A threat group named UNC3890 has been targeting Israeli shipping, government, energy and healthcare organizations via social engineering lures and a potential ‘watering hole’. The espionage and intelligence collection activity point to state-sponsored agenda linked to Iran, especially given the ongoing naval conflict between the two countries.

Researchers from Mandiant have found that UNC3890 are attempting to deliver two pieces of malware: a backdoor dubbed SUGARUSH and a browser credential stealer SUGARDUMP that exfiltrates stolen data via Gmail, Yahoo and Yandex email services.
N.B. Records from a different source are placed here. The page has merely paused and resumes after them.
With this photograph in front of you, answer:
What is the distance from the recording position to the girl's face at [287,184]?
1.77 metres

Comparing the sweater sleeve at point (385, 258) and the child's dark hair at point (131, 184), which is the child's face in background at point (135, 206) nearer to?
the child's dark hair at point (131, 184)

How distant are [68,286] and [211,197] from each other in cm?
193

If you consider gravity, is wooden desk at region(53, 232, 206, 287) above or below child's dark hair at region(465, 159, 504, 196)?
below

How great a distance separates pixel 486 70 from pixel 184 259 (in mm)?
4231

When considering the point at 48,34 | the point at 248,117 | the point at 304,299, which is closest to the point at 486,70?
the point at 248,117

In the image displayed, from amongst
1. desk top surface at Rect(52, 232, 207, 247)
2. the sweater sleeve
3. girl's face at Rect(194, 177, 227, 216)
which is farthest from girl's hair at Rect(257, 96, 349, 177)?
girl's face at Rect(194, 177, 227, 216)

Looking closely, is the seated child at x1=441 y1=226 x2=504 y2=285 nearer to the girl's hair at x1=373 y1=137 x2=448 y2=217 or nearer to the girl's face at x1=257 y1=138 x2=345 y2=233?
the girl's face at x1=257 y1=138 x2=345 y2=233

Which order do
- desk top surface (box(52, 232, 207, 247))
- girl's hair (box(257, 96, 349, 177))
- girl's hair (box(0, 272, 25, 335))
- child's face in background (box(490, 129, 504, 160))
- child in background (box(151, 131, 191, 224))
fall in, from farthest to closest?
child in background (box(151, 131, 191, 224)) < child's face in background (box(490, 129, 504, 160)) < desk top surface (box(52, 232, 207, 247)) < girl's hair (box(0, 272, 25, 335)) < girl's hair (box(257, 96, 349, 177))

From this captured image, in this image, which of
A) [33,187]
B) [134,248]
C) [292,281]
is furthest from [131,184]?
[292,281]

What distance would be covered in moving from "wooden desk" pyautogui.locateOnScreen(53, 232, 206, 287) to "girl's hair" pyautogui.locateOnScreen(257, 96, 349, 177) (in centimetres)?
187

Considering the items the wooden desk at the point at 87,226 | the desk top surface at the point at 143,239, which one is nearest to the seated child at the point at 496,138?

The data collected by the malware are suspected to be leveraged to support various activities, from “hack-and-leak, to enabling kinetic warfare attacks like those that have plagued the shipping industry in recent years,” according to the firm. Other leads and clues about the group include:

    • Tactics, techniques and procedures (TTPs) that have not previously seen deployed by Iranian threat groups, but involving the usage of Farsi words such as “KHODA” (the Farsi word for God) and “yaal” (the Farsi word for a horse’s mane)
    • The use of “an inter-connected network of Command-and-Control servers that host domains and fake login pages that spoof legitimate services such as Office 365, social networks such as LinkedIn and Facebook, as well as web pages offering fake jobs and commercials for AI-based robotic dolls
    • One UNC3890 server that hosted several ZIP files containing scraped contents of Facebook and Instagram accounts of legitimate individuals targeted by the threat group or possibly used “as lures in a social engineering effort”
    • The group has been active since at least late 2020, and is still ongoing as of mid-2022, and has a strong focus on shipping amid the ongoing naval conflict between the two countries. However, while the campaign is focused on Israel (based on the current data available), targeted entities have included global companies

According to the firm’s Vice President of Threat Intelligence John Hultquist: “The shipping industry and the global supply chain are particularly vulnerable to disruption, especially in places where a state of low-level conflict already exists. This is a reminder that global companies (especially those that operate in that region) face global threats.”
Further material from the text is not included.